What this task involves: All entries are to be copied exactly, with pictures removed.

Recorded information:
◇ ◇ ◇ ◇

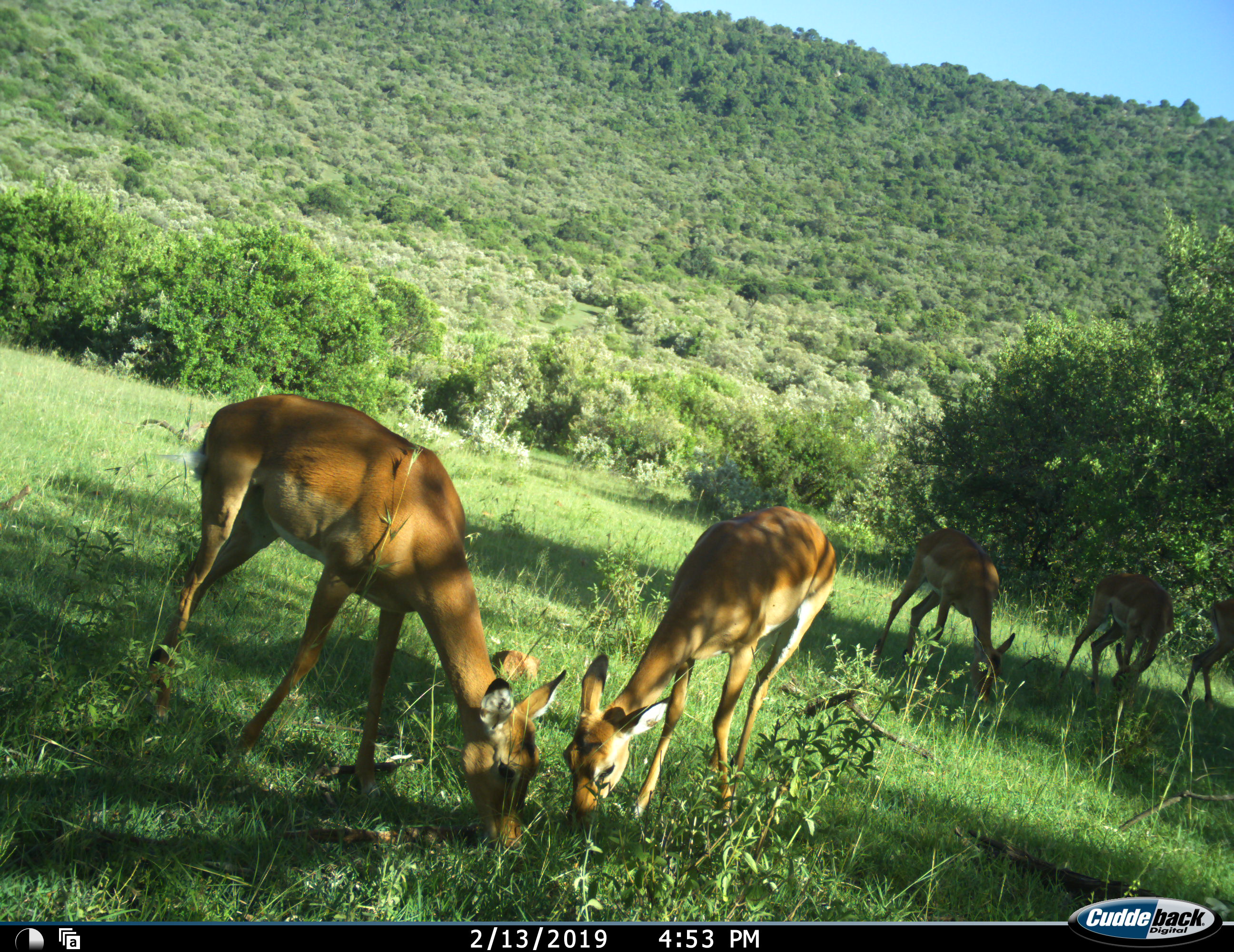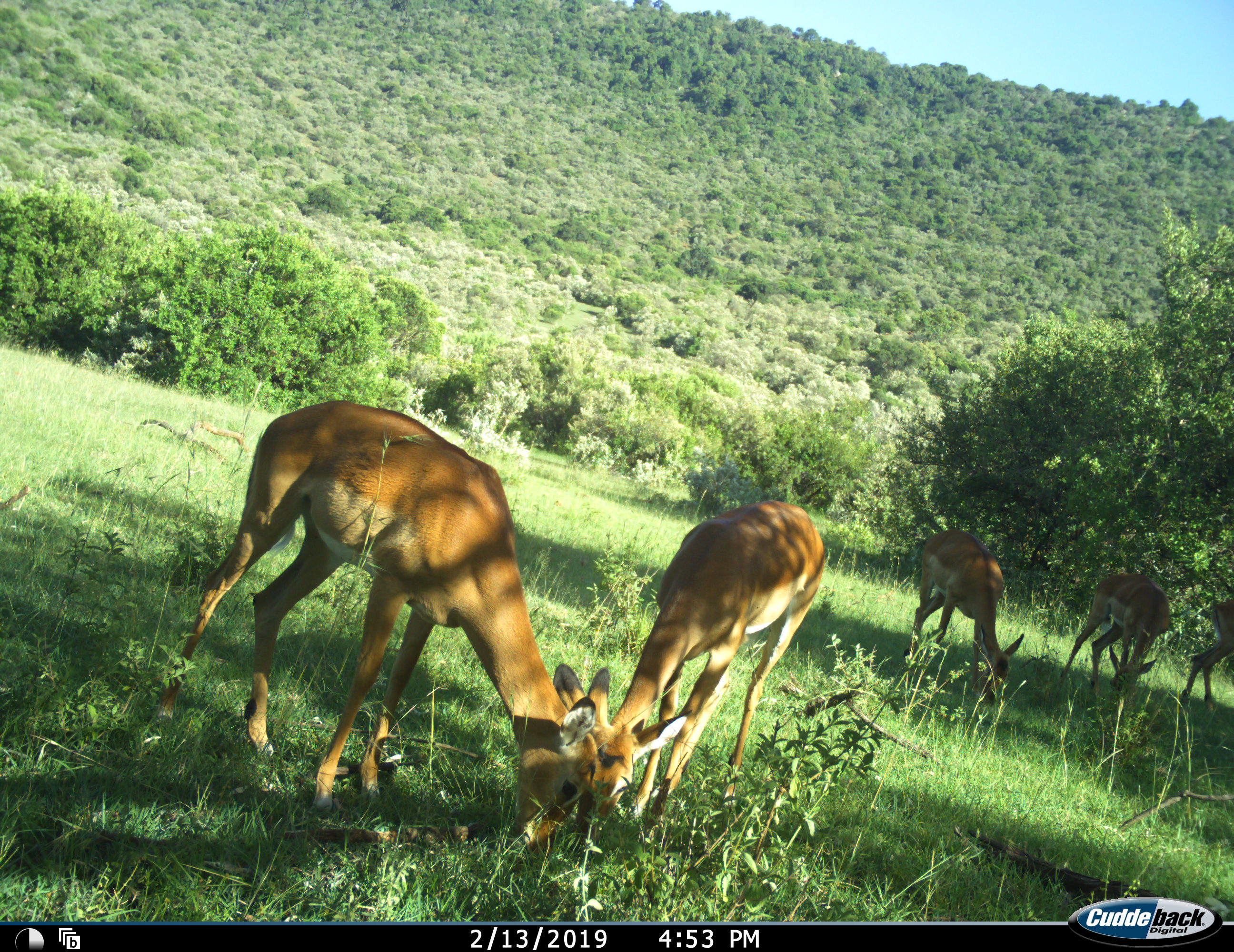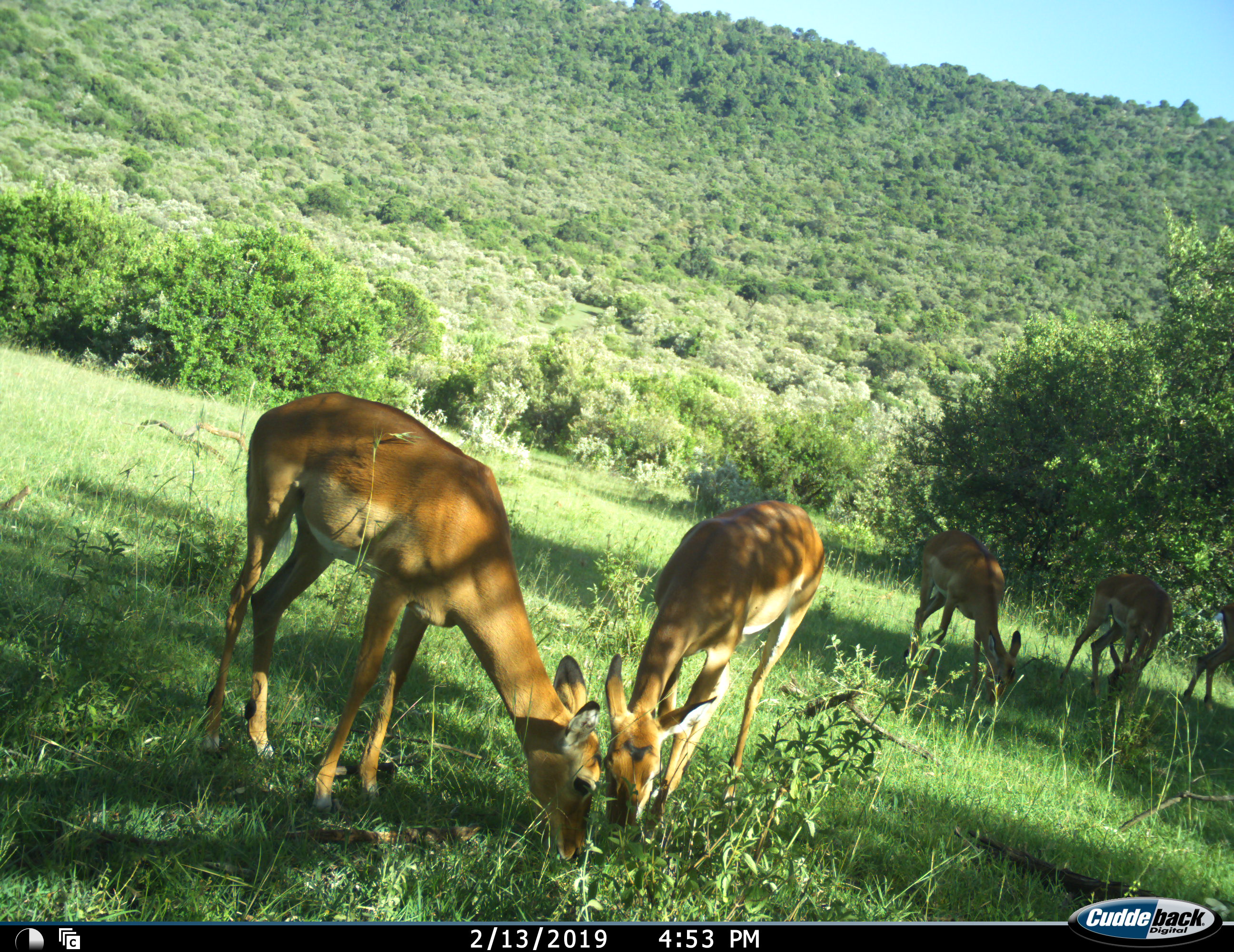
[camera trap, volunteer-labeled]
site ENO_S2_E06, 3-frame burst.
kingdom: Animalia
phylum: Chordata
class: Mammalia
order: Artiodactyla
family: Bovidae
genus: Aepyceros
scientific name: Aepyceros melampus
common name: impala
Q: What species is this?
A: Impala (Aepyceros melampus).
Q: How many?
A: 5.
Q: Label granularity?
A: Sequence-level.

◇ ◇ ◇ ◇

Result:
[camera trap, volunteer-labeled]
site ENO_S2_E06, 3-frame burst.
kingdom: Animalia
phylum: Chordata
class: Mammalia
order: Artiodactyla
family: Bovidae
genus: Aepyceros
scientific name: Aepyceros melampus
common name: impala
Q: What species is this?
A: Impala (Aepyceros melampus).
Q: How many?
A: 5.
Q: Label granularity?
A: Sequence-level.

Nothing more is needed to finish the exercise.